>> Begin Page

Papay Gyro Nights Arts Festival
14 Feb 2012 in Festival, Orkney, Showcase
Papa Westray, Orkney, 6-13 February 2012
PAPA Westray’s small population of around 70 on the tiny Orcadian north isle keep their traditions alive but these generally take the form of a community dance to indigenous tunes or spooting when the moon and tide is right (harvesting razor clams on the beach).
THE Papay Gyro Nights Arts Festival must be one of the most unusual festivals around, as it takes its cue from one of the windswept isle’s ancient traditions based on a Norse folktale and invites multimedia artists to explore ideas in relation to ritual and custom.
The Gyro in the legend was a hideous supernatural creature, like an ogress, which chased and scooped up children. Until 1914 there was a ritual pageant enacted on Papay, as the isle is known locally, in which older boys dressed up as the scary gyros and chased the younger boys and beat them with seaweed sticks (tangles) under the light of a full moon.
No children were chased and beaten at the festival. Instead more than 30 artists submitted artworks to curators and Papay residents Ivanov and Chan, in film, painting, music, architecture and words. There was work from Japan, Iceland, Denmark, France, Faroe, Germany, Mexico, Switzerland, China, Norway, but only a couple attended in person.
The ritual of the Gyro Nights and the roots of the week long art festival were marked by a procession of islanders, artists and visitors carrying flaming torches under a full moon to the shore. It wasn’t a huge, crowded affair like Shetland’s famous Up Hellya boat burning with Vikings in full costume. But there was a primeval atmosphere as the flames of a bonfire danced, as the community remembered the old days when fire was a purifier at pre-Christian festivals and signified new life.

>> End Page

▶ _Written exercise 1_
According to the festival review, until what year was the Gyro pageant enacted on Papay?
▶ _Written exercise 2_
List every art form that the festival review says the submitted artworks came in.
▶ _Written exercise 3_
For each statement, say whether it agrees with the festival review, quoting the words that decide it. (a) Papa Westray has a population of around 70. (b) Most of the artists who submitted work attended in person. (c) The torch procession went to the shore under a full moon.
The material after this point comes from a separate source.

>> Begin Information shown

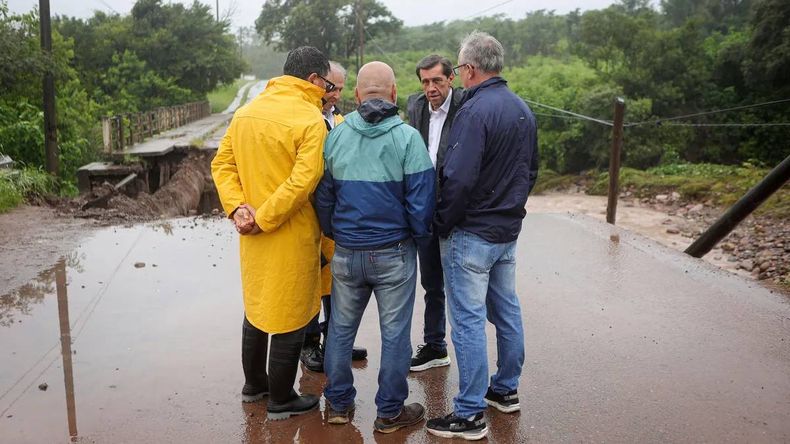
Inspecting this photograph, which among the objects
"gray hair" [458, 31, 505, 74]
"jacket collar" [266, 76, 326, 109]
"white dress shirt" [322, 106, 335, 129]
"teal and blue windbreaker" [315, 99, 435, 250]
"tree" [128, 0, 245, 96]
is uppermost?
"tree" [128, 0, 245, 96]

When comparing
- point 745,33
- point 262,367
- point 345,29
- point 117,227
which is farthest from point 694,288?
point 345,29

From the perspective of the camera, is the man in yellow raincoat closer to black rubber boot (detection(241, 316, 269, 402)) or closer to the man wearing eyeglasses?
black rubber boot (detection(241, 316, 269, 402))

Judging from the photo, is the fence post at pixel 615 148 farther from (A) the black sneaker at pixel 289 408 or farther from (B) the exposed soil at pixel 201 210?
(A) the black sneaker at pixel 289 408

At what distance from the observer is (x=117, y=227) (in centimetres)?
763

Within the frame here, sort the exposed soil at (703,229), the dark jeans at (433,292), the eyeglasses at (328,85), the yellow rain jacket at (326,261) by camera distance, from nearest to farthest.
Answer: the eyeglasses at (328,85)
the yellow rain jacket at (326,261)
the dark jeans at (433,292)
the exposed soil at (703,229)

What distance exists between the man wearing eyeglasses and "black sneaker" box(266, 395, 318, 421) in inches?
17.9

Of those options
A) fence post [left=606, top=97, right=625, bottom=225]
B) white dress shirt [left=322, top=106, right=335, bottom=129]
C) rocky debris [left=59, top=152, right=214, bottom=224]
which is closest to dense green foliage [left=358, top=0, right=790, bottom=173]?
rocky debris [left=59, top=152, right=214, bottom=224]

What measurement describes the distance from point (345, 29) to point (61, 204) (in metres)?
40.4

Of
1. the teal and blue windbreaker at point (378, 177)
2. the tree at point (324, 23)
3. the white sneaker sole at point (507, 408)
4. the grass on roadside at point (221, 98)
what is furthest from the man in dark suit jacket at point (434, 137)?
the tree at point (324, 23)

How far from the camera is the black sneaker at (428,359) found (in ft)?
12.8

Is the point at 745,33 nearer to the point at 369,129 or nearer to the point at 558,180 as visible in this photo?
the point at 558,180

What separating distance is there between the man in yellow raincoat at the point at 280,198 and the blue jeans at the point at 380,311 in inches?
6.7

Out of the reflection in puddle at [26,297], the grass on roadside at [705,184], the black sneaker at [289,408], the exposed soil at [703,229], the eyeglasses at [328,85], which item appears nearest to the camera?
the eyeglasses at [328,85]

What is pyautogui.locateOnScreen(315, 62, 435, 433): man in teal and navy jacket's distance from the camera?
9.66 feet
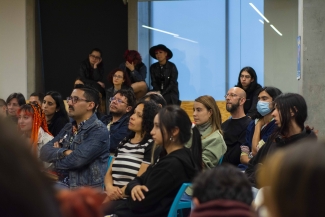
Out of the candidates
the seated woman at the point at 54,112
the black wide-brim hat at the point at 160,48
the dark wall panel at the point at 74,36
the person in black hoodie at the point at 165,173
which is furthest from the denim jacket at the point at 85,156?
the dark wall panel at the point at 74,36

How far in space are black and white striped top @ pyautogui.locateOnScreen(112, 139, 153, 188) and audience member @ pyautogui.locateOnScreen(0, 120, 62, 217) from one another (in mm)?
3451

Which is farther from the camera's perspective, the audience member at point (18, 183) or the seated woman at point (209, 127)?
the seated woman at point (209, 127)

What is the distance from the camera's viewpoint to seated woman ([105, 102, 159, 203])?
419 cm

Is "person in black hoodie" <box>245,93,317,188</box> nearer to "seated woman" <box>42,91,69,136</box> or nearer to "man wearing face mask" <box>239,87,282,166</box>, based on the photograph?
"man wearing face mask" <box>239,87,282,166</box>

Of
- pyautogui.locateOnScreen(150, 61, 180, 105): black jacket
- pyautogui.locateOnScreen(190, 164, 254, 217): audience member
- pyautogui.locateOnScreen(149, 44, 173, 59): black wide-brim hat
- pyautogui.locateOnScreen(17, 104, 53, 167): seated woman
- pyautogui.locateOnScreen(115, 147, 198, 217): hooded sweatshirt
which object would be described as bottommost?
pyautogui.locateOnScreen(115, 147, 198, 217): hooded sweatshirt

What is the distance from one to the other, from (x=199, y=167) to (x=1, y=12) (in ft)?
22.1

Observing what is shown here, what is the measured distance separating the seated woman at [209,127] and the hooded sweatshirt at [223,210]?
11.3 ft

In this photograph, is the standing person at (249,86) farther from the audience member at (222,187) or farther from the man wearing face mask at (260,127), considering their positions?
the audience member at (222,187)

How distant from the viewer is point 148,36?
386 inches

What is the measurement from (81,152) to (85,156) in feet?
0.15

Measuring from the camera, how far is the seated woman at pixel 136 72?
8075mm

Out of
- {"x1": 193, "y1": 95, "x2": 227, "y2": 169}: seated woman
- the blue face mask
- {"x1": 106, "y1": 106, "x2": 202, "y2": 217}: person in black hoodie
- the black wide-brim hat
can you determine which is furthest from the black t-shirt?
the black wide-brim hat

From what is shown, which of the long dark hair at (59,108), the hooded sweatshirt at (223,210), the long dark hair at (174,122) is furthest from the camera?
the long dark hair at (59,108)

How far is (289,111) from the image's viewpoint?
3980 millimetres
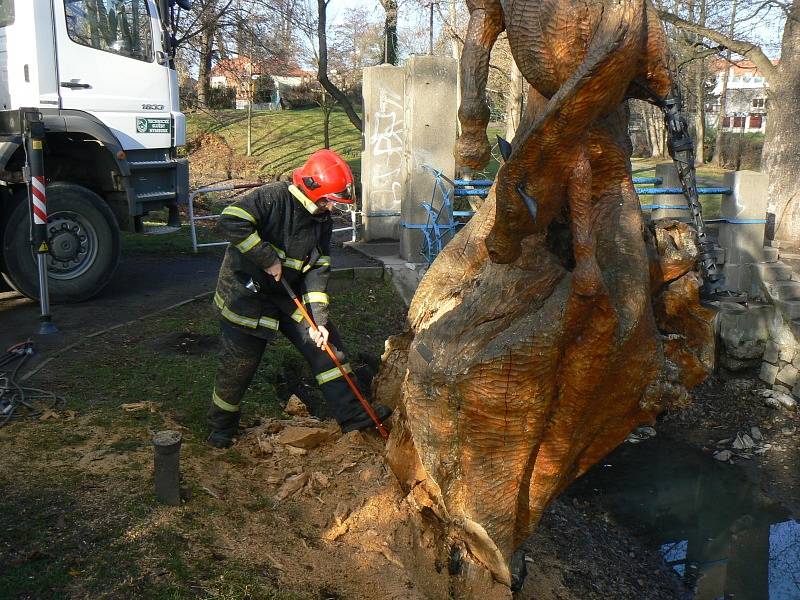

>> End Information shown

▶ _Answer 1_
1914

▶ _Answer 2_
Film, painting, music, architecture, words

▶ _Answer 3_
(a) Yes: "small population of around 70"
(b) No: "but only a couple attended in person"
(c) Yes: "carrying flaming torches under a full moon to the shore"